In principal, we are glad that the Deutsche Bahn AG is no longer considering the poster“sexualized” or sexist”, and we are grateful for the great support – also internationally – we received in our own fight against the Deutsche Bahn during the last days. We see this incident as another argument for our museum’s mission to make LGBTIQ history more visible and fight for such visibility and public acceptance.

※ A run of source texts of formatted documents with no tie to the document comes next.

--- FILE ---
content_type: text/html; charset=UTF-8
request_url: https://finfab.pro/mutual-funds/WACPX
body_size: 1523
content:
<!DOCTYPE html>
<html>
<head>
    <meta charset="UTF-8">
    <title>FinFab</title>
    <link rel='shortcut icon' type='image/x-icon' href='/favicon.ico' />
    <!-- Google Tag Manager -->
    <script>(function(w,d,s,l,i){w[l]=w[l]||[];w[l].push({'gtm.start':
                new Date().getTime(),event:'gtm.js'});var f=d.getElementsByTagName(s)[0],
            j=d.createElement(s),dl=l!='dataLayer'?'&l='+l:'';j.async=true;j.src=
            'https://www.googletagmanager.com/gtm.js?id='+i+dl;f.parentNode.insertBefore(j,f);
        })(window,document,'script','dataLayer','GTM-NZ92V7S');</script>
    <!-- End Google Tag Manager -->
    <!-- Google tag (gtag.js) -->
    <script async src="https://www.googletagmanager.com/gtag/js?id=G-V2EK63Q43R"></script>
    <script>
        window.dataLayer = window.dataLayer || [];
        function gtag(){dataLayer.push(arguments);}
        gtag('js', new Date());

But the incident is far from over. Because of the temporary ban, the advertisement company Ströer – which is managing the Deutsche Bahn AG ad spaces – has already rented out the original ad spaces to other clients. Regardless of Deutsche Bahn AG’s new decision to allow the display of the posters in their train stations, the “Homosexualit_ies” poster will not be seen prominently in any such station in Germany in the near future, because all the ad space is already taken. The Deutsche Bahn has not offered any form of compensation for this, yet.
The entire handling of the incident by the Deutsche Bahn AG has left us with a bitter aftertaste. While the official twitter account of Deutsche Bahn AG argued that the poster was deemed “sexist” or “revealing” just yesterday at 11:38 am, barely five hours later we were informed that all concerns were now cleared after a discussion of DB’s press department with the LWL-Museum. This, among other confusing statements, raises the suspicion that the Deutsche Bahn AG only changed its policy to avoid a public debate and damage to its image as a state-owned company. Since the posters cannot be displayed to promote at least the opening of the exhibition, the sudden turn-around of Deutsche Bahn AG is little consolation.
Because this entire incident has tackled very broad and important topics of visibility, awareness and acceptance of LGBTIQ in Germany, we at the Schwules Museum* are upholding our invitation for an open discussion with the officials of Deutsche Bahn AG, either in Münster or in Berlin.